I’m not picking on anyone (I hope this doesn’t come across as if I am), and I am sorry if I’m being too explicit, but most of the mothers I know breastfed at one time or another, and I never had any reason to pay attention to it. We would just be talking and I would notice that a baby was at their breast. How could it be a big deal?

WHOA!! HOLD ON A MINUTE HERE!!

A *third * head? Like the second one didn’t freak them out?

not-so-related-hijack: The chick on the Mike’s Hard Iced Tea commercial is secretly WAAAAY turned-on by the “2nd Evil Head” growing out of her co-workers neck, cause she knows it will go down at high red-tide and a misty brown-eye wouldn’t slow it down any!

But I digress…

I’m planning to breastfeed my son once I have him in a few weeks.

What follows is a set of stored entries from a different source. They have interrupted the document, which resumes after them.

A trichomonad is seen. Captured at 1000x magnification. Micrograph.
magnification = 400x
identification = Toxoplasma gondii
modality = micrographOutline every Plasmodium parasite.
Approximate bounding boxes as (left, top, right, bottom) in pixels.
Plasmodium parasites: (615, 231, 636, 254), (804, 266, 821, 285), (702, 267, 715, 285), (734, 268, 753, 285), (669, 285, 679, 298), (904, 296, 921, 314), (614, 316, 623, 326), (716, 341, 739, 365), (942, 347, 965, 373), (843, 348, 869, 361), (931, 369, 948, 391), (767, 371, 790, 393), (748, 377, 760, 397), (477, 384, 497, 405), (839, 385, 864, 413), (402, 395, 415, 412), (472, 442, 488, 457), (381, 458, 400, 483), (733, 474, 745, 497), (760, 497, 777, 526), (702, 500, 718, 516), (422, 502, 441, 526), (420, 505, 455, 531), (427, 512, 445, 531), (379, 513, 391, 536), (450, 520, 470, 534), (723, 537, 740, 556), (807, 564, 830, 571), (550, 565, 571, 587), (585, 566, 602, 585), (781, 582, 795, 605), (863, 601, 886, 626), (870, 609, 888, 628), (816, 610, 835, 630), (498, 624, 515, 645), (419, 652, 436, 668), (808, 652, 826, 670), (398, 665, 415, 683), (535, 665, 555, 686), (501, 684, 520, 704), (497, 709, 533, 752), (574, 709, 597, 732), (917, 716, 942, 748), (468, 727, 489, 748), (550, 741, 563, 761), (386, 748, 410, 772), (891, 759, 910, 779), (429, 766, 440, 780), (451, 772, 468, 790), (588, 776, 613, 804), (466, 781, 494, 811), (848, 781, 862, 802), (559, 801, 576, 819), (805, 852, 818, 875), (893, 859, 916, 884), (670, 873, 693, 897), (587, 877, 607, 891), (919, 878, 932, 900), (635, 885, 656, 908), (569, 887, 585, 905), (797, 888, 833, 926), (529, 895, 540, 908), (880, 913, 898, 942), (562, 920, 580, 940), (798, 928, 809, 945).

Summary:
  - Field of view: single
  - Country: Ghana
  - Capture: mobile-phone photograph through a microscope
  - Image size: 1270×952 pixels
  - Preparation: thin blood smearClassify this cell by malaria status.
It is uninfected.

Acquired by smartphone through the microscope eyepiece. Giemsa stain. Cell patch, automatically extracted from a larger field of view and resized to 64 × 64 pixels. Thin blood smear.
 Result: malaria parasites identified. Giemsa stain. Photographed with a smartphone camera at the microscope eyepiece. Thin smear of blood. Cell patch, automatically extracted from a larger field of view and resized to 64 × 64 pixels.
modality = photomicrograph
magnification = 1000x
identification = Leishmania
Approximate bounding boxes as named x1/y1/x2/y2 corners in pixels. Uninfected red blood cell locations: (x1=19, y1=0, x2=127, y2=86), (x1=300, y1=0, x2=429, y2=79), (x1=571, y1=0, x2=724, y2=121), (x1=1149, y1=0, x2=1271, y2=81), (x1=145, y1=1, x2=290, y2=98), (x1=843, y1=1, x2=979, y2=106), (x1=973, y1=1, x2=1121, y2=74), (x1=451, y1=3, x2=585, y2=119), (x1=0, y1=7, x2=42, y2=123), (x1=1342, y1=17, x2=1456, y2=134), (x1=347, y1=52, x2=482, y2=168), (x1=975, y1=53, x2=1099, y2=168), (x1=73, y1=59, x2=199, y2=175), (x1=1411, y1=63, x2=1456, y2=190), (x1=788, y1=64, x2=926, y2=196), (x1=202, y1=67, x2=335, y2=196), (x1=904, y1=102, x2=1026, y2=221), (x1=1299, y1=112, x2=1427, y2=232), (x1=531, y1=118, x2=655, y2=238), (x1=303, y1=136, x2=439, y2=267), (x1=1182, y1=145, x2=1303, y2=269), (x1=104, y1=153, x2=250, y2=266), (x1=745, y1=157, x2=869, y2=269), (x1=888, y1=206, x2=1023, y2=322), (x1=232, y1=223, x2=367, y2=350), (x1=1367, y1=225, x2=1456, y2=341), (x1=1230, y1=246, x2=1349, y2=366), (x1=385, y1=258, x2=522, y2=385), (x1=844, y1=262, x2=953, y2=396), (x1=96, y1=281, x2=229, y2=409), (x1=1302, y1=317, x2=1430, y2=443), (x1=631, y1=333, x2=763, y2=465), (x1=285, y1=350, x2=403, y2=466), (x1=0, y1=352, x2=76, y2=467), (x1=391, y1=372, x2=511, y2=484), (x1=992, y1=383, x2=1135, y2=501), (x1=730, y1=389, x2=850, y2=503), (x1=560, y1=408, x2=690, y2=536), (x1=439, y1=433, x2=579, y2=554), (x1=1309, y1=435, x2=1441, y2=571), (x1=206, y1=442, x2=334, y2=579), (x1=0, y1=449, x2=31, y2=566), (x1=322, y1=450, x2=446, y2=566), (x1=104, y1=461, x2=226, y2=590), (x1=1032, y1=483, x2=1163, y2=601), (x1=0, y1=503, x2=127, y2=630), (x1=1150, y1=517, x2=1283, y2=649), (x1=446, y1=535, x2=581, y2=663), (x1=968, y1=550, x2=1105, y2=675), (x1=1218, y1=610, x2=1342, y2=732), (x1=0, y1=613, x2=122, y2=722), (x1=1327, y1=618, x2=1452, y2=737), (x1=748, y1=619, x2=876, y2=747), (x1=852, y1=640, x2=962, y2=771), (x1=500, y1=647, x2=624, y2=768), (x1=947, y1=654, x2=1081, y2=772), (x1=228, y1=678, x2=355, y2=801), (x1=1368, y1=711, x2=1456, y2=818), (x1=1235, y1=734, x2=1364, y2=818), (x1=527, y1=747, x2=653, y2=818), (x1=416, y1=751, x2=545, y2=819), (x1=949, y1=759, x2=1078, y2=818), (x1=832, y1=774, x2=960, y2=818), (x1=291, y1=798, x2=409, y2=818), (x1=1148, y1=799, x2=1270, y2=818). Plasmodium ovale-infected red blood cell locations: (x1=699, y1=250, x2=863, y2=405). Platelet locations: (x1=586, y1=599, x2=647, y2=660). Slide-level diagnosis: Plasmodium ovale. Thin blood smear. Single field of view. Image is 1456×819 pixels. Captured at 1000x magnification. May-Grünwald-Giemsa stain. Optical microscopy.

All I know is, my kid’s gotta eat. I can either feed him when he’s hungry by throwing a blanket over him and my chest and feeding him, or I can wait until he’s good and hungry and crying and look for a “private” place amid the disapproving stares of people wondering who the crying baby is. Hmm, let’s see…

Robin

Not every kid who’s bottle fed is just put in a crib with a bottle. If that’s what you’re implying, it’s unfair to mothers who bottle-fed while holding their kid.

My mother breast fed me the first month, then bottlefed me. She said she just had a lot of trouble, and watching what she ate was hard, because my mom tends to have a very sensitive digestive tract.

She also bottlefed my sister.

Neither one of us were plopped into a crib with a bottle. My mother thinks it’s dangerous, anyways. Or at least, just not GOOD for a baby.